- Extrait du texte -
____
Petite gouvernance entre amis
27 novembre 2015
Si je vous dis « élite économique québécoise », à qui pensez-vous? PKP? La famille Desmarais? Peut-être Michael Sabia? Les noms de Robert Chevrier, d’André Bérard ou de Michel Labonté n’ont probablement jamais traversé votre esprit. Normal : vous ne les connaissez pas.
Pourtant ce sont des personnes très influentes au Québec. Leur travail se fait cependant plus dans l’ombre, à travers leur fonction d’administrateur d’entreprises cotées en bourse. À l’IRIS, nous avons essayé dans notre dernière publication de tracer les contours d’un réseau tissé serré où l’on retrouve souvent les mêmes personnes. Alors… Qui sont les grands administrateurs du Québec?
Pour arriver à nos conclusions, nous avons commencé par prendre les 30 plus importantes entreprises cotées en Bourse. Nous avons ensuite recensé le nom de tous les administrateurs et administratrices et essayé de voir comment ces personnes étaient connectées entre elles et entre les entreprises. Cela nous a permis de dresser une liste de 37 personnes qui se distinguaient par leur influence. En moyenne, celles-ci siègent actuellement sur trois CA d’entreprises cotées en bourse en plus de trois autres non cotées en bourse.
____
- À faire -
(1) Recopiez mot pour mot le passage de l'extrait sur les administrateurs québécois qui va de « Pour arriver à » jusqu'à « non cotées en bourse. » inclus.
(2) Dites par oui ou par non si chaque affirmation concorde avec l'extrait sur les administrateurs québécois, et citez textuellement les mots de l'extrait qui tranchent : (a) L'IRIS a d'abord retenu les 50 plus importantes entreprises cotées en Bourse. (b) La liste établie compte 37 personnes influentes. (c) En moyenne, ces personnes siègent aussi sur cinq CA d'entreprises non cotées en bourse.

- Entrées -
____
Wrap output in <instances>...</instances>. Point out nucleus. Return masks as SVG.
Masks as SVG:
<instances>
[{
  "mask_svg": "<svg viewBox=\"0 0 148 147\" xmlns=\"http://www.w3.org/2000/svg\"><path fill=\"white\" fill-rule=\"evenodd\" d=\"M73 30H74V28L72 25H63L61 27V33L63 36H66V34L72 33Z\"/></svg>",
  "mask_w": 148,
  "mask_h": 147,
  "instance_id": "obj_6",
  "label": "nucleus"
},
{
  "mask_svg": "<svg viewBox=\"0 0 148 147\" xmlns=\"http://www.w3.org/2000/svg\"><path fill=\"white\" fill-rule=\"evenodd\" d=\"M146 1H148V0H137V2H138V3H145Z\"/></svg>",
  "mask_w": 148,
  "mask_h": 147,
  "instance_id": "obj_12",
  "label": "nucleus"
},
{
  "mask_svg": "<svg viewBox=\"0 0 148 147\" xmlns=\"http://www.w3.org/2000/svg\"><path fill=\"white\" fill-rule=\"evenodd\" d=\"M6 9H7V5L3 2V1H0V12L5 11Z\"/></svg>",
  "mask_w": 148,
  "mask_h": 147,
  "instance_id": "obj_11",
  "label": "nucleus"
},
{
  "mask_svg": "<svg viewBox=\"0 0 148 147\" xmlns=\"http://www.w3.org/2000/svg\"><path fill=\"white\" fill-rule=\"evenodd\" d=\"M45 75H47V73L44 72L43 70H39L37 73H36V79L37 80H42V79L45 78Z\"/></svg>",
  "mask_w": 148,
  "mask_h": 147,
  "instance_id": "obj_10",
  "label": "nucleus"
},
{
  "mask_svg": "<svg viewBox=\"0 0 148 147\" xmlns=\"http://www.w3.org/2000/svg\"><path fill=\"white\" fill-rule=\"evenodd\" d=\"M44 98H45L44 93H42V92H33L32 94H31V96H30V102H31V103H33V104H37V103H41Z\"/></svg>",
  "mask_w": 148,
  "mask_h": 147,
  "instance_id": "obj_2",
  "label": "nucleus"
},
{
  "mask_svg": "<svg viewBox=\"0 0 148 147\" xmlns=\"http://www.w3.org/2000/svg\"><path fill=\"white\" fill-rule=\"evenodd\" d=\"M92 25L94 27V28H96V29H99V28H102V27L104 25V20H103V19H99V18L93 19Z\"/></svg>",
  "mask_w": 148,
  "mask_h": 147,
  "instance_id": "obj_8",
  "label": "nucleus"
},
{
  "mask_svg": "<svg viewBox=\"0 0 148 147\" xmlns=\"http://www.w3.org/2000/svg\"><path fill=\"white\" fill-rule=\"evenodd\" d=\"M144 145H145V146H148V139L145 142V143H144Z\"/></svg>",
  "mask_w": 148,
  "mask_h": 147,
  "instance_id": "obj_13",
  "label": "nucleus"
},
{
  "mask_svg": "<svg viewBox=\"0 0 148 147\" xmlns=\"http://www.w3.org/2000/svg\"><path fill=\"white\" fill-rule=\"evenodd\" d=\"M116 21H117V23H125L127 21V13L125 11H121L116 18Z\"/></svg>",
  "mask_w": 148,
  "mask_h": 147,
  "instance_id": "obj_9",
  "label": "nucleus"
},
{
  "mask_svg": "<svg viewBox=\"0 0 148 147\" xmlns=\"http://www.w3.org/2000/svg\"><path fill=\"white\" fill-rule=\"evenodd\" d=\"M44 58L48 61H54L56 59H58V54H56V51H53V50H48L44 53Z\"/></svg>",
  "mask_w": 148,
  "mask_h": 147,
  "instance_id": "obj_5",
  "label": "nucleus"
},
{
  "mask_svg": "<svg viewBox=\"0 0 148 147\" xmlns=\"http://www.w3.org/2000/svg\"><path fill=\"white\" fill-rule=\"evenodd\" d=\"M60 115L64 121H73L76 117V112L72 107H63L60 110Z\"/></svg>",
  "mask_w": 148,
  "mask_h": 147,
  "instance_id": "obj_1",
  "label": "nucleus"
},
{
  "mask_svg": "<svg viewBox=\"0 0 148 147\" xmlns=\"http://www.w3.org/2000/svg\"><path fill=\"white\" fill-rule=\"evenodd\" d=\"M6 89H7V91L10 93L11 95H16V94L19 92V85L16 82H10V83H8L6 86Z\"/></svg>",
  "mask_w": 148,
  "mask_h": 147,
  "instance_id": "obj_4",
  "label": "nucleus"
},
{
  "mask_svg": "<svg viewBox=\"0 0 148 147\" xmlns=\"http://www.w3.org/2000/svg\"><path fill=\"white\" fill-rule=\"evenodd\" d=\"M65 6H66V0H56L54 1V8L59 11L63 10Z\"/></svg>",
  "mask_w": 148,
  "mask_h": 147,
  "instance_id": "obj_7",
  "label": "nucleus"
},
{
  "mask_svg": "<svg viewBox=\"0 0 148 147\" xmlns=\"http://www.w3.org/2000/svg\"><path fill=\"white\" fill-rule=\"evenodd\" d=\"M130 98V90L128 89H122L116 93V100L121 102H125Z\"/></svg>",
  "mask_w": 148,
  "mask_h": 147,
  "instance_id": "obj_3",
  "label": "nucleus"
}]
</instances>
____
- Réponses successives -
(1)
Pour arriver à nos conclusions, nous avons commencé par prendre les 30 plus importantes entreprises cotées en Bourse. Nous avons ensuite recensé le nom de tous les administrateurs et administratrices et essayé de voir comment ces personnes étaient connectées entre elles et entre les entreprises. Cela nous a permis de dresser une liste de 37 personnes qui se distinguaient par leur influence. En moyenne, celles-ci siègent actuellement sur trois CA d’entreprises cotées en bourse en plus de trois autres non cotées en bourse.

(2)
(a) Non : « nous avons commencé par prendre les 30 plus importantes entreprises cotées en Bourse »
(b) Oui : « dresser une liste de 37 personnes qui se distinguaient par leur influence »
(c) Non : « en plus de trois autres non cotées en bourse »